▶ Passage
::::

A delicious, delightful paradox
A Spring Hill restaurant's success in offering reasonably priced and delicious, traditional European dishes in sophisticated surroundings belies its name.
By LOGAN NEILL
Published August 18, 2006
Certainly by now, Hernando County, with its population topping 160,000, should have attracted more adventuresome culinary outlets than it has.
By all rights we should have more dining choices for continental European fare and ethnic tastes of the Middle East, South America and Asia rather than being bombarded with more chain restaurants.
That said, it's good to know that Nouvelle Cuisine in Spring Hill has been able to thrive here for the better part of 14 years. Its worldly tastes and sophisticated surroundings have earned a loyal following, proving that we do indeed have diners with discerning tastes.
Since taking over the restaurant in 1999, husband-wife owners Jan Kinds and Isabelle Roos have endeavored to put a new face on the establishment's high-quality Belgian-French fare.
Traditional favorites such as chateaubriand and sauteed frog legs reside alongside more contemporary Flemish offerings such as roast quail and pan-seared monk fish, many of which are topped with inventive, flavorful sauces that contradict what most of us have come to identify with traditional Belgian and French cooking.

::::

▶ Description of the task
Copy out the part of the restaurant review that begins with "A delicious, delightful" and ends with "with discerning tastes.", swapping "adventuresome" for "adventurous".

▶ Information supplied
::::

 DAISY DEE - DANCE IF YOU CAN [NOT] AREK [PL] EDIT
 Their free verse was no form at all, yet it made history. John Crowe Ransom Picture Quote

::::

▶ Exercise answer
A delicious, delightful paradox
A Spring Hill restaurant's success in offering reasonably priced and delicious, traditional European dishes in sophisticated surroundings belies its name.
By LOGAN NEILL
Published August 18, 2006
Certainly by now, Hernando County, with its population topping 160,000, should have attracted more adventurous culinary outlets than it has.
By all rights we should have more dining choices for continental European fare and ethnic tastes of the Middle East, South America and Asia rather than being bombarded with more chain restaurants.
That said, it's good to know that Nouvelle Cuisine in Spring Hill has been able to thrive here for the better part of 14 years. Its worldly tastes and sophisticated surroundings have earned a loyal following, proving that we do indeed have diners with discerning tastes.